> _Aim of the exercise_
Quote the entries word for word. Omit the pictures.
Exercise data section start
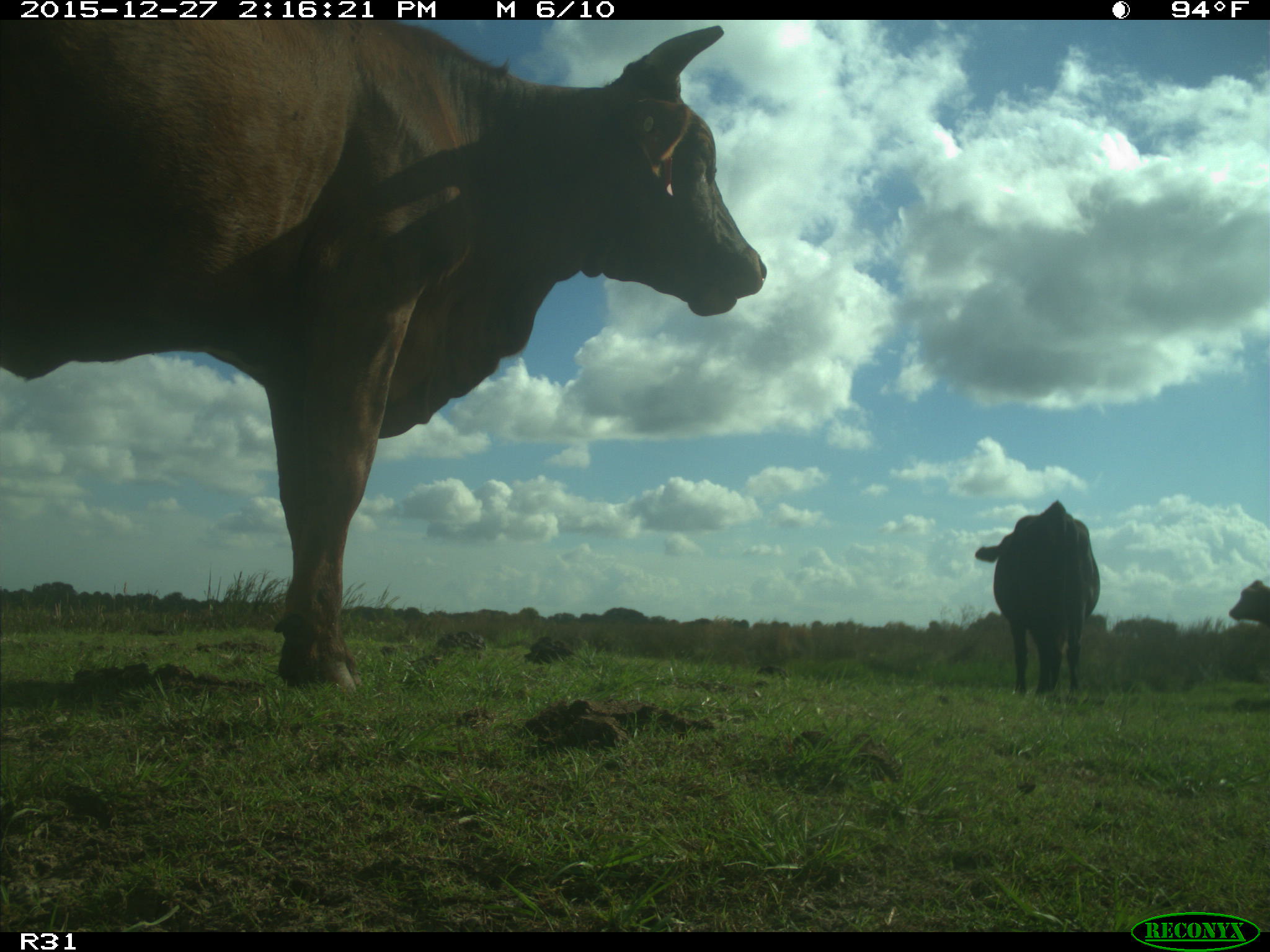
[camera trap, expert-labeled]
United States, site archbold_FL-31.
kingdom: Animalia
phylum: Chordata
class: Mammalia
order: Artiodactyla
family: Bovidae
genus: Bos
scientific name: Bos taurus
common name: domestic cow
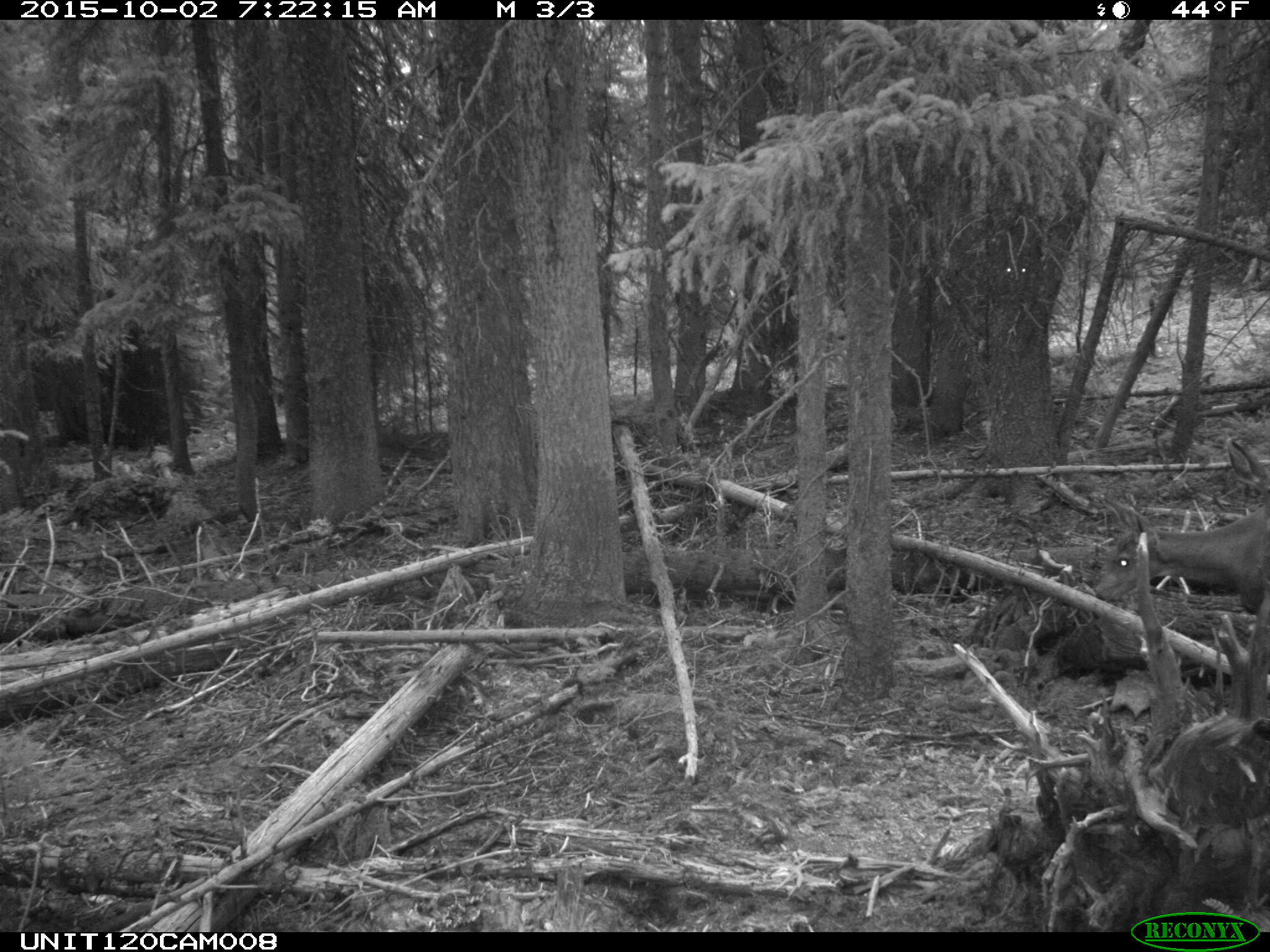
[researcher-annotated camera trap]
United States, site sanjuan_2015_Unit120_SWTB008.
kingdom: Animalia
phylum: Chordata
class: Mammalia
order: Artiodactyla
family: Cervidae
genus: Odocoileus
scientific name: Odocoileus hemionus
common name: mule deer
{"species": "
Exercise data section end
> _Exercise response_
[camera trap, expert-labeled]
United States, site archbold_FL-31.
kingdom: Animalia
phylum: Chordata
class: Mammalia
order: Artiodactyla
family: Bovidae
genus: Bos
scientific name: Bos taurus
common name: domestic cow
[researcher-annotated camera trap]
United States, site sanjuan_2015_Unit120_SWTB008.
kingdom: Animalia
phylum: Chordata
class: Mammalia
order: Artiodactyla
family: Cervidae
genus: Odocoileus
scientific name: Odocoileus hemionus
common name: mule deer
{"species": "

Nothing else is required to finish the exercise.